En résumé, « l’organisation militaire du Japon est tout à fait comparable à celle des grandes puissances de l’Occident. Autant qu’on en peut juger d’après les apparences, l’armée du Mikado constituerait pour les Russes un adversaire dangereux ; animée d’un ardent patriotisme, solidement organisée, bien instruite, elle dispose d’effectifs supérieurs à ceux de n’importe quelle autre nation en Extrême-Orient[2]. » La flotte japonaise paraissant aujourd’hui, provisoirement du moins, maîtresse de la mer, les troupes de première ligne s’élevant à 230 000 hommes environ, doivent être aisément jetées en Corée, grâce à l’abondance des moyens de transports maritimes, aussi vite que l’auront permis la mobilisation, la concentration dans le Sud-Ouest et les facilités de débarquement ; des renforts importans pourront venir non seulement combler les vides, mais augmenter l’effectif à quelques mois d’intervalle. Maintenant, que valent les cadres supérieurs de cette armée ? Voilà le grand inconnu auquel les faits seuls donneront une réponse certaine.
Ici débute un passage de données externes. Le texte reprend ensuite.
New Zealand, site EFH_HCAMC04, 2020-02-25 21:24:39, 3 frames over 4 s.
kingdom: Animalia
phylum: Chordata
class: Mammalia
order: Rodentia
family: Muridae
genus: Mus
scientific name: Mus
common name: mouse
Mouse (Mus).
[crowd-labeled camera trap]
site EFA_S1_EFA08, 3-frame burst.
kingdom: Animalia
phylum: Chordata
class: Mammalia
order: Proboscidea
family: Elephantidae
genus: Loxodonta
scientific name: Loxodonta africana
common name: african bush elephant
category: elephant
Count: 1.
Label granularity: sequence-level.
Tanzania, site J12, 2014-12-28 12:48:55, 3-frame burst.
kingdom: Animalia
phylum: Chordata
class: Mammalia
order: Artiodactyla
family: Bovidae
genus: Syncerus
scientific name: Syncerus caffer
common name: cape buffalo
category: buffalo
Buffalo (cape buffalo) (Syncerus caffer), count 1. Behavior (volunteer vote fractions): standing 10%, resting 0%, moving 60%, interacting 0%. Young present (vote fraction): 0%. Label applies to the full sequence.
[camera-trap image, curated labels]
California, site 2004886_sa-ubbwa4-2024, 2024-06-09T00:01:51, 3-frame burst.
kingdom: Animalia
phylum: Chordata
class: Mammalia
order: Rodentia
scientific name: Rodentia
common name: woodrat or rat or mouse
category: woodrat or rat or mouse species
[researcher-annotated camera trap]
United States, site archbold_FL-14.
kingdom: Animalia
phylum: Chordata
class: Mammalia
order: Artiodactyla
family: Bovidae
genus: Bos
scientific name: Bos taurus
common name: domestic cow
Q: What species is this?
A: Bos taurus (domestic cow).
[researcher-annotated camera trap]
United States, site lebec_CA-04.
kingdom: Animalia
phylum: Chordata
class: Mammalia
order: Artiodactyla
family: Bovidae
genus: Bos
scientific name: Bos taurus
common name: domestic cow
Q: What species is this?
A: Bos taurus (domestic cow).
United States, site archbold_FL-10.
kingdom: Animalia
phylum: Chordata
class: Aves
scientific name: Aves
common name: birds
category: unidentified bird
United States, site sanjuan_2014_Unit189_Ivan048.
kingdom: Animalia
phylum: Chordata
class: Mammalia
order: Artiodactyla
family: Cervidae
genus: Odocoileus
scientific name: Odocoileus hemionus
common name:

Très soigneux, doués d’esprit d’organisation, habitués à ne pas négliger les détails les plus minutieux, les Japonais ont été pour les Occidentaux, au point de vue militaire comme à d’autres, d’excellens élèves. Leur armée applique les théories qui lui ont été apprises avec une perfection presque mécanique, que n’atteignent souvent pas les armées européennes elles-mêmes. Chaque unité, chaque homme une fois prévenu de son rôle, le remplit à merveille. C’est ainsi qu’ils sont passés maîtres dans

  1. C’est ce que dit très nettement l’auteur de l’étude sur l’armée japonaise publiée par la Revue militaire des Armées étrangères. « Sans entrer dans le détail un peu spécial des transports des troupes mikadonales par mer, on peut dire que les délais de temps nécessités par ces opérations ne seront pas commandés par le tonnage disponible, mais par d’autres considérations (précautions à prendre contre la flotte ennemie, durée de la mobilisation des diverses unités, temps nécessaire à la concentration, outillage des ports à l’embarquement et au débarquement, etc.). Il est même à penser qu’on n’utiliserait pas tous les élémens de transport dont il serait possible de disposer. »
  2. Revue militaire des Armées étrangères, article cité.